The blessing inside the mezuzah, the V’ahavta, is a poem about love – You shall love the Source of Life with all your heart, with all your soul, with all your might. This commandment reminds us to enter and exit this home with love in our hearts.
Whatever we encounter on the other side of this door, we choose what comes inside with us, and what we leave on the doorstep. The love shared inside this home can be carried through the doorway as well, a reminder of what awaits us when we return.

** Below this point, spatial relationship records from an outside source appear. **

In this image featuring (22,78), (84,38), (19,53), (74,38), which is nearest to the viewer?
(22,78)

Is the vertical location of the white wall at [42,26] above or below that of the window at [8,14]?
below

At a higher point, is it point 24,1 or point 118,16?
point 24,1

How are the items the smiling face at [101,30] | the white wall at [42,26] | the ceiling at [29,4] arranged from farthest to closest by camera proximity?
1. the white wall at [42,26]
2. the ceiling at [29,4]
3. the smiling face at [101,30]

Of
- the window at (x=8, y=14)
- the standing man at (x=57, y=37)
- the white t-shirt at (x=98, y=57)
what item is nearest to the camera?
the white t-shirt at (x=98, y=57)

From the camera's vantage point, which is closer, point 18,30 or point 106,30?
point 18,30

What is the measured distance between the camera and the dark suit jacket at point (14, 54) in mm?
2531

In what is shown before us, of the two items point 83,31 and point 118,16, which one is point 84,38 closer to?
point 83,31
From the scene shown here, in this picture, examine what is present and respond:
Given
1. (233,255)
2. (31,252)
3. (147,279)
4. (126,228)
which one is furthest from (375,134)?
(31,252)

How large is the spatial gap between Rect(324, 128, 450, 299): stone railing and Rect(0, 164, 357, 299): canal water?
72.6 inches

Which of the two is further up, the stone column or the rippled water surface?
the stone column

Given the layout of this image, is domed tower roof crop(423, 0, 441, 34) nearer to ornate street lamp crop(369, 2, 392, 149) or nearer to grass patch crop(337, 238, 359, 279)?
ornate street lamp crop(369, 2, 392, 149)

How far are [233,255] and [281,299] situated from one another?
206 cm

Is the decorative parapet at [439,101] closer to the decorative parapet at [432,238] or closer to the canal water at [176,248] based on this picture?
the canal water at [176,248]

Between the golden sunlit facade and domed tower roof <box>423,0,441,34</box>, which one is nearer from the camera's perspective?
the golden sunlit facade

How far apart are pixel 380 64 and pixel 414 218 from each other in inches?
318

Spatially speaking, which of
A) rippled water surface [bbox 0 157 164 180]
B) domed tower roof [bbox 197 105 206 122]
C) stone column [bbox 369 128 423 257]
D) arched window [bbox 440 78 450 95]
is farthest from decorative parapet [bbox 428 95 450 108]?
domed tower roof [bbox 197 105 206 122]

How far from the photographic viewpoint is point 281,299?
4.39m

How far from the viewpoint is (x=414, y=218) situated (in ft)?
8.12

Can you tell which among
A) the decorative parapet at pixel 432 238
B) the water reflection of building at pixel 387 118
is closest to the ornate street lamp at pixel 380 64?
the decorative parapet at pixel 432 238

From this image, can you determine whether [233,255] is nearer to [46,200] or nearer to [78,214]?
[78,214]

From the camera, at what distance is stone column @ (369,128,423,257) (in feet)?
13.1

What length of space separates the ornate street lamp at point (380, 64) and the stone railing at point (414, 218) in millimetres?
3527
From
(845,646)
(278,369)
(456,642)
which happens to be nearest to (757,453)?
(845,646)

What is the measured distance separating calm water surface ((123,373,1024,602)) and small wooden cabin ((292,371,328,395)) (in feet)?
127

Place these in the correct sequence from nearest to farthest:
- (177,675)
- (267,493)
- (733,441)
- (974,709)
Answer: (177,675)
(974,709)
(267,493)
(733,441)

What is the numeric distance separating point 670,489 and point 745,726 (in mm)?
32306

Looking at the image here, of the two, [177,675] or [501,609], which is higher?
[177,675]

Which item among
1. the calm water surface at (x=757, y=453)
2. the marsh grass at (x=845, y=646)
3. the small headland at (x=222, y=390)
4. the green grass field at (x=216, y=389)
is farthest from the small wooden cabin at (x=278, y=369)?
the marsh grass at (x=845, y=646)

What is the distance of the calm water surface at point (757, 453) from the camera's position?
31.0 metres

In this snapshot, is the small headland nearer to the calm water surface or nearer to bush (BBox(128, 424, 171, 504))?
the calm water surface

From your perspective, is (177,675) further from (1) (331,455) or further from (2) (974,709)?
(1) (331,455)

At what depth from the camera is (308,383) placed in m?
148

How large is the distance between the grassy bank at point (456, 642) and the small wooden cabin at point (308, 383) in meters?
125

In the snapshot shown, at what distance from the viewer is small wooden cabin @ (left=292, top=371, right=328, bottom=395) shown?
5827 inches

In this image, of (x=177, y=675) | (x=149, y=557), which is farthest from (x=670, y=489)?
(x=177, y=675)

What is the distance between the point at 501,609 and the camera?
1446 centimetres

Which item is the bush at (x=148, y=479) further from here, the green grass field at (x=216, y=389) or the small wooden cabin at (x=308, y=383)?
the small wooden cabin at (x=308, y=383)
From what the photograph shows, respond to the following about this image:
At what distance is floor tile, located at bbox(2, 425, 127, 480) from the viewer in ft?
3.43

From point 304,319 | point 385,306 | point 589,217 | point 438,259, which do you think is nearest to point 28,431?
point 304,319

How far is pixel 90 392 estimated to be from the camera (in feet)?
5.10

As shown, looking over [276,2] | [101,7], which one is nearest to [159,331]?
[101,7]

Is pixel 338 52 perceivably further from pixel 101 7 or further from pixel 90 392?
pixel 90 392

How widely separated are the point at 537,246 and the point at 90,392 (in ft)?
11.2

To honor this sacred moment, in addition to affixing the mezuzah, we will each write three kavanot – intentions – we’d like to bring to life in our new home. What might we create in this space together? How do we want to feel when we enter and when we exit? What does it mean to each of us when we say “I am coming home?”
Take five minutes to write and reflect individually.
Once everyone has finished, say:
I invite you to share one or more of your blessings/hopes for our new home, and then add it to this jar/basket. We will keep the jar/basket at [a place in your home, perhaps a bookshelf in a central location].
Community shares.
Facilitator:
Thank you, everyone. In the Jewish tradition, HaMakom, The Place, is one of the names of the Divine. May we make this place, our home, holy every day with (list things people offered as blessings), and with laughter, love, and growing.
Affixing the Mezuzah (place scroll in case, recite blessing, then affix):
Traditional:
Blessed are You, God, ruler of the universe who has sanctified us with commandments and commanded us to affix the Mezuzah.
Barukh Atah, Adonay Eloheynu, melekh ha’olam asher kidshanu b’mitzvotav v’tzivanu likboa mezuzah.
Recommendation: If you’d like, you may also include “Blessing for a New Beginning” by John O’Donohue.